§ EXCERPT TO READ
-------

More details in the package “transitSystem”.
Data accessible here (version 26.04.2018):
1.4. Collect travel times from Google Maps
Once the previous data is read (either from .osm –very slow- or from already generated .csv files, as explained in 2.1) the program “transit” can download the travel times between successive stops using the Google Directions API. More details in the package “travelTimeFromGoogle”.
The use of the API requires a user api-key and is limited to 2,500 queries per day.
1.5. Collect travel times using MATSim
Since not all the lines are present in Google Maps, or when the quota of the API is exceeded, the program “transit” can also calculate travel times between stops using the MATSim network. The program runs MATSim in non-congested conditions and queries travel times from coordinate to coordinate. More details in the package “travelTimeUsingMatsim”.
1.6. Add external data informing about vehicles and frequencies
The previous methods do not allow easily to obtain the frequencies and vehicle types of each one of the lines. Then, this information is read from separate files (see importOsm/VehicleTypeReader.java and importOsm/FrequencyReader).
The following types of vehicles and/or lines are used (They differ in vehicle size and line frequency or headway):
- Rural bus
- Town bus
- City bus
- Tram
- U-bahn
- S-Bahn
1.7. About the coverage of the data
Google Maps contains mainly data in the MVV area, long distance services. Most of rural areas are not covered. The other core cities are partially covered (i.e. only tram services but not every bus).
OSM contains every (or almost every) stop and line in the area. In some cases, the order of stops could not be extracted properly from the .osm files and is erroneous.

-------

§ SET PROBLEM A
From the transit data excerpt, copy out the passage that begins with the words "1.5. Collect travel" and stops after the words "importOsm/VehicleTypeReader.java and importOsm/FrequencyReader).".

-------

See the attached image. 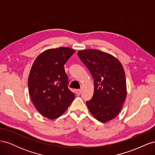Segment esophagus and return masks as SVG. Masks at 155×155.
Listing matches in <instances>:
<instances>
[{"mask_svg":"<svg viewBox=\"0 0 155 155\" xmlns=\"http://www.w3.org/2000/svg\"><path fill=\"white\" fill-rule=\"evenodd\" d=\"M81 92V91L80 90V89H77V90H76V94L77 95L80 94Z\"/></svg>","mask_w":155,"mask_h":155,"instance_id":"1","label":"esophagus"}]
</instances>
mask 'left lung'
Segmentation results:
<instances>
[{
    "label": "left lung",
    "mask_w": 155,
    "mask_h": 155,
    "mask_svg": "<svg viewBox=\"0 0 155 155\" xmlns=\"http://www.w3.org/2000/svg\"><path fill=\"white\" fill-rule=\"evenodd\" d=\"M78 55L94 79V95L87 101L89 111L99 121L106 123L117 116L127 96L124 69L111 54L96 49L79 50Z\"/></svg>",
    "instance_id": "8db88e82"
}]
</instances>
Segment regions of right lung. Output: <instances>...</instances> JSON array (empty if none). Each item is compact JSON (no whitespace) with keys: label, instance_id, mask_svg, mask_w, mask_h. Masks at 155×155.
Listing matches in <instances>:
<instances>
[{"label":"right lung","instance_id":"obj_1","mask_svg":"<svg viewBox=\"0 0 155 155\" xmlns=\"http://www.w3.org/2000/svg\"><path fill=\"white\" fill-rule=\"evenodd\" d=\"M74 52L68 47L48 49L33 63L28 81L30 96L36 109L50 120L61 116L75 98L63 67Z\"/></svg>","mask_w":155,"mask_h":155}]
</instances>
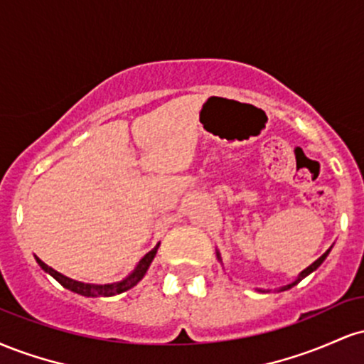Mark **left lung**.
I'll return each instance as SVG.
<instances>
[{
  "instance_id": "1",
  "label": "left lung",
  "mask_w": 364,
  "mask_h": 364,
  "mask_svg": "<svg viewBox=\"0 0 364 364\" xmlns=\"http://www.w3.org/2000/svg\"><path fill=\"white\" fill-rule=\"evenodd\" d=\"M328 252H330V250H328ZM328 252H325L323 255H321V257L318 258V260H316V262H313V263H311V265H310V267H308V269H304V270H303V272H301V274H299V277H298V279H296V281H294V282H292V284H289V286H284L281 291L291 289V287H292V286H296V284H298L299 281H301V279H304V277H306V275H308V274H311V272H313V270H316V269H318V267L321 265V262H323V260H325V258H327V255H328Z\"/></svg>"
}]
</instances>
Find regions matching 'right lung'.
Here are the masks:
<instances>
[{
	"instance_id": "1",
	"label": "right lung",
	"mask_w": 364,
	"mask_h": 364,
	"mask_svg": "<svg viewBox=\"0 0 364 364\" xmlns=\"http://www.w3.org/2000/svg\"><path fill=\"white\" fill-rule=\"evenodd\" d=\"M156 253H157V246L154 250H150V252L145 255L144 258H141L139 267L135 269V272H133L132 275H128L124 281L116 282V284H106V286H92V284H83V282L73 281V279L65 277V275L56 272V270L51 269V267L46 265V263L41 260V258L36 257V260H37V263H39L41 269H43L44 272L53 275V277L56 279V281L60 282L63 287H66V289L77 292V294L87 296V298H107V296L119 294V292H124V291L132 289L133 286H136V284H139L141 279H144V275H145V272H147L149 265L152 263L154 257H156Z\"/></svg>"
}]
</instances>
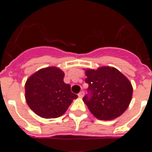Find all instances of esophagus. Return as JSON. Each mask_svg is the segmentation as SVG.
Returning <instances> with one entry per match:
<instances>
[{
    "instance_id": "1",
    "label": "esophagus",
    "mask_w": 152,
    "mask_h": 152,
    "mask_svg": "<svg viewBox=\"0 0 152 152\" xmlns=\"http://www.w3.org/2000/svg\"><path fill=\"white\" fill-rule=\"evenodd\" d=\"M84 93L83 92V91H81V92H80L78 94H77V96H78V97H80V98H82L83 96H84Z\"/></svg>"
}]
</instances>
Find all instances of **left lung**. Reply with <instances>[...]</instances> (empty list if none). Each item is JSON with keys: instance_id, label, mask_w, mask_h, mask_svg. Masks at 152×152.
I'll return each instance as SVG.
<instances>
[{"instance_id": "1", "label": "left lung", "mask_w": 152, "mask_h": 152, "mask_svg": "<svg viewBox=\"0 0 152 152\" xmlns=\"http://www.w3.org/2000/svg\"><path fill=\"white\" fill-rule=\"evenodd\" d=\"M91 96L83 98L91 113L100 120H110L121 116L132 96V86L123 74L113 67L85 69Z\"/></svg>"}]
</instances>
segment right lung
<instances>
[{
	"label": "right lung",
	"mask_w": 152,
	"mask_h": 152,
	"mask_svg": "<svg viewBox=\"0 0 152 152\" xmlns=\"http://www.w3.org/2000/svg\"><path fill=\"white\" fill-rule=\"evenodd\" d=\"M64 73L57 67L35 72L25 84V98L29 108L39 116L53 119L62 116L77 96L64 82Z\"/></svg>",
	"instance_id": "obj_1"
}]
</instances>
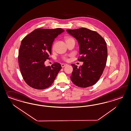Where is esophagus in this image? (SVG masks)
<instances>
[{
  "label": "esophagus",
  "mask_w": 131,
  "mask_h": 131,
  "mask_svg": "<svg viewBox=\"0 0 131 131\" xmlns=\"http://www.w3.org/2000/svg\"><path fill=\"white\" fill-rule=\"evenodd\" d=\"M68 64H66V63H62L61 64V66H62V68H64L65 66H67Z\"/></svg>",
  "instance_id": "1"
}]
</instances>
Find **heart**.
Instances as JSON below:
<instances>
[{
    "instance_id": "obj_1",
    "label": "heart",
    "mask_w": 131,
    "mask_h": 131,
    "mask_svg": "<svg viewBox=\"0 0 131 131\" xmlns=\"http://www.w3.org/2000/svg\"><path fill=\"white\" fill-rule=\"evenodd\" d=\"M73 39V38H67L66 39V41H67L69 40H70V39ZM62 58H63V60H64V61H67V60H68V58H67L66 56H63V57Z\"/></svg>"
}]
</instances>
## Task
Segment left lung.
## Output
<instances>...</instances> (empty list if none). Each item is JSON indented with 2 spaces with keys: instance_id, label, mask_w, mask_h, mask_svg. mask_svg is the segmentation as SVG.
Listing matches in <instances>:
<instances>
[{
  "instance_id": "obj_1",
  "label": "left lung",
  "mask_w": 131,
  "mask_h": 131,
  "mask_svg": "<svg viewBox=\"0 0 131 131\" xmlns=\"http://www.w3.org/2000/svg\"><path fill=\"white\" fill-rule=\"evenodd\" d=\"M76 38L80 47L79 61L83 64L79 68L72 64L73 70L71 80L76 86L87 88L95 84L106 67L107 49L105 39L99 34L86 28L67 29Z\"/></svg>"
}]
</instances>
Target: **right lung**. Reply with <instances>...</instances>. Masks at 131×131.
<instances>
[{
    "instance_id": "1",
    "label": "right lung",
    "mask_w": 131,
    "mask_h": 131,
    "mask_svg": "<svg viewBox=\"0 0 131 131\" xmlns=\"http://www.w3.org/2000/svg\"><path fill=\"white\" fill-rule=\"evenodd\" d=\"M64 30L38 28L21 40L18 62L21 75L31 87L38 90L46 89L52 84L62 67L54 63L51 67L44 62L49 59L54 38Z\"/></svg>"
}]
</instances>
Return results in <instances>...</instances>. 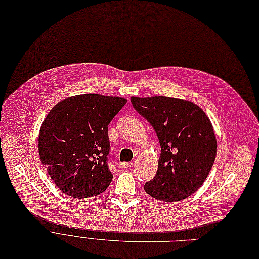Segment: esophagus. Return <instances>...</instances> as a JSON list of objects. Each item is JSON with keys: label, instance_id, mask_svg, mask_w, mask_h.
I'll list each match as a JSON object with an SVG mask.
<instances>
[{"label": "esophagus", "instance_id": "34e87169", "mask_svg": "<svg viewBox=\"0 0 259 259\" xmlns=\"http://www.w3.org/2000/svg\"><path fill=\"white\" fill-rule=\"evenodd\" d=\"M133 165V161H129V162H120L119 167L122 169H129L130 167H132Z\"/></svg>", "mask_w": 259, "mask_h": 259}]
</instances>
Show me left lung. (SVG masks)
<instances>
[{
	"label": "left lung",
	"mask_w": 259,
	"mask_h": 259,
	"mask_svg": "<svg viewBox=\"0 0 259 259\" xmlns=\"http://www.w3.org/2000/svg\"><path fill=\"white\" fill-rule=\"evenodd\" d=\"M131 103L156 132L160 144L158 168L145 184L147 194L175 202L197 191L210 173L217 150L207 114L196 104L168 97L138 98Z\"/></svg>",
	"instance_id": "left-lung-1"
}]
</instances>
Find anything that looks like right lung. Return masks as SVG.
<instances>
[{
  "label": "right lung",
  "instance_id": "add662e5",
  "mask_svg": "<svg viewBox=\"0 0 259 259\" xmlns=\"http://www.w3.org/2000/svg\"><path fill=\"white\" fill-rule=\"evenodd\" d=\"M127 100L97 93L67 98L54 106L38 133V154L61 191L74 198L104 192L113 175L108 168V125Z\"/></svg>",
  "mask_w": 259,
  "mask_h": 259
}]
</instances>
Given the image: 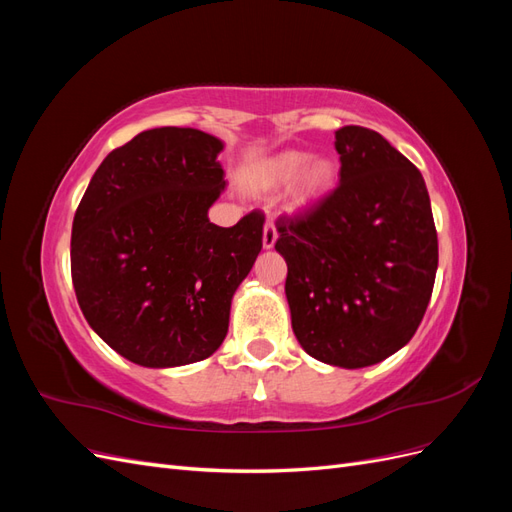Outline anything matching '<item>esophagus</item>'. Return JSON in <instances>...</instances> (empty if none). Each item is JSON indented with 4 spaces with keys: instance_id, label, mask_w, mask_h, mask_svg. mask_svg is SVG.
Returning <instances> with one entry per match:
<instances>
[{
    "instance_id": "obj_1",
    "label": "esophagus",
    "mask_w": 512,
    "mask_h": 512,
    "mask_svg": "<svg viewBox=\"0 0 512 512\" xmlns=\"http://www.w3.org/2000/svg\"><path fill=\"white\" fill-rule=\"evenodd\" d=\"M275 241H277V230L271 222H267L265 228H262V247H265V250H271Z\"/></svg>"
}]
</instances>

-------

§ SET PROBLEM B
Pull out every line of the records that contains the string "right", treating uppercase and lowercase as different.

§ REPLY A
1.5. Collect travel times using MATSim
Since not all the lines are present in Google Maps, or when the quota of the API is exceeded, the program “transit” can also calculate travel times between stops using the MATSim network. The program runs MATSim in non-congested conditions and queries travel times from coordinate to coordinate. More details in the package “travelTimeUsingMatsim”.
1.6. Add external data informing about vehicles and frequencies
The previous methods do not allow easily to obtain the frequencies and vehicle types of each one of the lines. Then, this information is read from separate files (see importOsm/VehicleTypeReader.java and importOsm/FrequencyReader).

§ REPLY B
Segment regions of right lung. Output: <instances>...</instances> JSON array (empty if none). Each item is compact JSON (no whitespace) with keys: label, instance_id, mask_svg, mask_w, mask_h. Masks at 155×155.
[{"label":"right lung","instance_id":"obj_1","mask_svg":"<svg viewBox=\"0 0 155 155\" xmlns=\"http://www.w3.org/2000/svg\"><path fill=\"white\" fill-rule=\"evenodd\" d=\"M74 52L68 47L48 49L33 63L28 81L30 96L36 109L50 120L61 116L75 98L63 67Z\"/></svg>","mask_w":155,"mask_h":155}]
Find regions matching 'right lung'.
	"label": "right lung",
segment right lung
	"label": "right lung",
Target: **right lung**. Reply with <instances>...</instances>. Masks at 131×131.
    "label": "right lung",
Find anything that looks like right lung. Return masks as SVG.
  "label": "right lung",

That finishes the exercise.